Digital twin information adaptive model and measured data fusion based bearing fault diagnosis
Abstract
Bearings are widely utilized in industrial applications. Their condition critically influences the stability, reliability, and accuracy of the equipment. Traditional fault diagnosis approaches typically depend on comprehensive fault data for accurate identification. However, challenges such as inadequate fault data and elevated equipment damage costs often limit the effectiveness of data-driven fault diagnosis methods in many industrial contexts. The digital twin information model can generate a virtual bearing entity, enabling the simulation of its operation and the generation of fault data under varying conditions. In this paper, a digital twin information model and measured data fusion based bearing fault diagnosis method is proposed.

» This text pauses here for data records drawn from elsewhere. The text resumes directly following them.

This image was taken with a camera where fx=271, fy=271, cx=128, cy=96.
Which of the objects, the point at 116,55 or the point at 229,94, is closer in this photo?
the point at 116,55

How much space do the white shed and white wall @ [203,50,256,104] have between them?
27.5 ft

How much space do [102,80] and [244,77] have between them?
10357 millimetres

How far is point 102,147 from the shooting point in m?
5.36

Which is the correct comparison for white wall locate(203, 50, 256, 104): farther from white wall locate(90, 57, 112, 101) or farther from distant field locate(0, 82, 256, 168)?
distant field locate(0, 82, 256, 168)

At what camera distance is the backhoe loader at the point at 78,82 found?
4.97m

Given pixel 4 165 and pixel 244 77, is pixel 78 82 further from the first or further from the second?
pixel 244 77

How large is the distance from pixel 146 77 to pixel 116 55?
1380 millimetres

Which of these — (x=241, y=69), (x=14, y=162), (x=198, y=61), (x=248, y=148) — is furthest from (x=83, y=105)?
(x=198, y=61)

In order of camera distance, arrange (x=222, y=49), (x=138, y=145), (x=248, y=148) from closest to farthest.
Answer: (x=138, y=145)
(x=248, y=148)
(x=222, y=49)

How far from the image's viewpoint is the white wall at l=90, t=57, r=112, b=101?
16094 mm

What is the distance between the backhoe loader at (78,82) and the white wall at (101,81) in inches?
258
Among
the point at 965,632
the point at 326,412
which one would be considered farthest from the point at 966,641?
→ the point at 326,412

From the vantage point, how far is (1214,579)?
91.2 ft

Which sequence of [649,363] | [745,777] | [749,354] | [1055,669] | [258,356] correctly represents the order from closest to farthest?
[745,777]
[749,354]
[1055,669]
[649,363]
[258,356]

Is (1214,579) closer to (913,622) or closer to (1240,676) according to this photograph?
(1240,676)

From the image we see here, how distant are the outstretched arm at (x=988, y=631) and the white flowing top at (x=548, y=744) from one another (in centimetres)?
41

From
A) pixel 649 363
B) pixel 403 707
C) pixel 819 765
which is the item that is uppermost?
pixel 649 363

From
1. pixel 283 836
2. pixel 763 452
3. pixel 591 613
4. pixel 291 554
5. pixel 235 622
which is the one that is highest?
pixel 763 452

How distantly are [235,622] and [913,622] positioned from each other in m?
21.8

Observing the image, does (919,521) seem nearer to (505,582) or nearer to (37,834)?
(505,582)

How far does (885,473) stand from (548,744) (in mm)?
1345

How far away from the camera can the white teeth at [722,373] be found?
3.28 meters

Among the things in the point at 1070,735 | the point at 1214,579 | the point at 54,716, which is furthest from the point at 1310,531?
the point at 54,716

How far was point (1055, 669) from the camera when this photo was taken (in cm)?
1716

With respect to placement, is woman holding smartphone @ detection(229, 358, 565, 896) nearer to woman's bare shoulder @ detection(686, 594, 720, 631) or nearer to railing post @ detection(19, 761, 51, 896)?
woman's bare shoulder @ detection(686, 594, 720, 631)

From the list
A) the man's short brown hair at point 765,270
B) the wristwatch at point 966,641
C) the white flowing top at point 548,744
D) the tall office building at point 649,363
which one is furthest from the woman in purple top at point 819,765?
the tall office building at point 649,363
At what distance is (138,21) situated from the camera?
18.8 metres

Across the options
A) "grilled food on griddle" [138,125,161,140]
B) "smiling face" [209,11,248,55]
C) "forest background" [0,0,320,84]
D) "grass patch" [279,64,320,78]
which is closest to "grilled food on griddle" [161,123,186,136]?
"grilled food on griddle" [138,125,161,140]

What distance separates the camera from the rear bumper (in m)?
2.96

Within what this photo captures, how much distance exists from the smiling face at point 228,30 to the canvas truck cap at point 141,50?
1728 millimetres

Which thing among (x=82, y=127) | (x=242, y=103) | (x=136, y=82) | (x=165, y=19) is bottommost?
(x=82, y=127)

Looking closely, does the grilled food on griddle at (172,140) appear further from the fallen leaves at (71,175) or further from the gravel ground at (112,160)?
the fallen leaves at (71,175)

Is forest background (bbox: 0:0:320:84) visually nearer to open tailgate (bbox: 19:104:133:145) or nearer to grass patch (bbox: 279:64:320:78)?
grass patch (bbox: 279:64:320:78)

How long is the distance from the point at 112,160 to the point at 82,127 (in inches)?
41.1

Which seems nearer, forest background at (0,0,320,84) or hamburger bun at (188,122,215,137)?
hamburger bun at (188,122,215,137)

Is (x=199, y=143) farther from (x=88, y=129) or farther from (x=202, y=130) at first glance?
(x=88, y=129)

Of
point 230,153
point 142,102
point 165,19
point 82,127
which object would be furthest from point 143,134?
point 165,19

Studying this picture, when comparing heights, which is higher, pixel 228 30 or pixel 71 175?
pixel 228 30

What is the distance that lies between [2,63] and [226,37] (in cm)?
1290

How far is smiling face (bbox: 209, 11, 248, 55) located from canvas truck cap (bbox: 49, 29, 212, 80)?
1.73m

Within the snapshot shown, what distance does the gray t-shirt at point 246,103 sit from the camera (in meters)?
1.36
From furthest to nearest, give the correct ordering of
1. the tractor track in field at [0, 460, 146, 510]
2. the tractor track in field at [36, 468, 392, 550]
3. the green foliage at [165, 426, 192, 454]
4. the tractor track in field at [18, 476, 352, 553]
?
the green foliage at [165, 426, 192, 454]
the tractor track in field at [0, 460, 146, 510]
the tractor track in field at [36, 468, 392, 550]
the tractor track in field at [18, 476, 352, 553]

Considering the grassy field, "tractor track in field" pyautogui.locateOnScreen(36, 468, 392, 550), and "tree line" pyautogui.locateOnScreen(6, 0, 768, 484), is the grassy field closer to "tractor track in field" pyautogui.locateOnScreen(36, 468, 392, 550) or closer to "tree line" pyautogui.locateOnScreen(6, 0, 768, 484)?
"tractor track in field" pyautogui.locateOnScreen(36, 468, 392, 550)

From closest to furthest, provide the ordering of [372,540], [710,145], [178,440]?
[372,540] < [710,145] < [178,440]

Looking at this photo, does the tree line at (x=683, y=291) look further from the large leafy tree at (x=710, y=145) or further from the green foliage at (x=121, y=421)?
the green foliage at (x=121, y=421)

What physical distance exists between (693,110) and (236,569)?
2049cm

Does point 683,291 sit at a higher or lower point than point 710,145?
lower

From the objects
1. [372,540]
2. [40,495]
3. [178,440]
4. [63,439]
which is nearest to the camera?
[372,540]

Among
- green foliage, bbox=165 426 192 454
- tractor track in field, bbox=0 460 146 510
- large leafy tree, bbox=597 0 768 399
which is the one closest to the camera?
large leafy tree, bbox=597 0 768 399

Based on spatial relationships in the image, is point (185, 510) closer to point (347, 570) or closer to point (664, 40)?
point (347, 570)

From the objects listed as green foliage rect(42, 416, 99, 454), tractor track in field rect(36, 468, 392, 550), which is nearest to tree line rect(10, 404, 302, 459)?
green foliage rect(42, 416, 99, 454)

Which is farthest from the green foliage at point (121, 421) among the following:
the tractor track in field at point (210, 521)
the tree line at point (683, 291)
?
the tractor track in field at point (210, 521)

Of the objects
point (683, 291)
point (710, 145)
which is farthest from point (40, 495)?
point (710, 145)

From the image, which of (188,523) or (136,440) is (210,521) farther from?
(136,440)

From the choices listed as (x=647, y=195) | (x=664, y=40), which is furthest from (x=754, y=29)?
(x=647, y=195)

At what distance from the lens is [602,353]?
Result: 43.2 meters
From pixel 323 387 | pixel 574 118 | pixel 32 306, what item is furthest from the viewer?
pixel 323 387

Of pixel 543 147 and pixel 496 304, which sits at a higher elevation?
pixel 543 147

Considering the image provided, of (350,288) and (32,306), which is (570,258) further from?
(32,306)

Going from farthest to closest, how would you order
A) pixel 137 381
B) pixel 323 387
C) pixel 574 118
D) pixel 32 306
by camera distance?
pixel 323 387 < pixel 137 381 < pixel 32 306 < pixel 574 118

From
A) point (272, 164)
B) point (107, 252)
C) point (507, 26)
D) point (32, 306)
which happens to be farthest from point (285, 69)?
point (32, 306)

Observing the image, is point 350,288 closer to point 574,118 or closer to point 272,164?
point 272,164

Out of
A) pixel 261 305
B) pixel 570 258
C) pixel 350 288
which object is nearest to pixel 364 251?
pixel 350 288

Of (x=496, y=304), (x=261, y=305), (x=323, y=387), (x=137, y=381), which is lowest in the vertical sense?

Initially, a virtual twin information model of the bearing is constructed using the finite element method. This model allows for the injection of fault depth and the generation of corresponding fault feature data. Subsequently, an optimization process is conducted to enhance domain adversarial networks and improve data feature mapping between real and virtual domains. Finally, a transformer feature extractor is utilized for effective fusion of multi-source features, facilitating fault diagnosis modeling. The case study results demonstrate that the enhanced features derived from fused data significantly improves diagnostic performance. The proposed method represents a substantial advancement in bearing health status evaluation and fault prediction.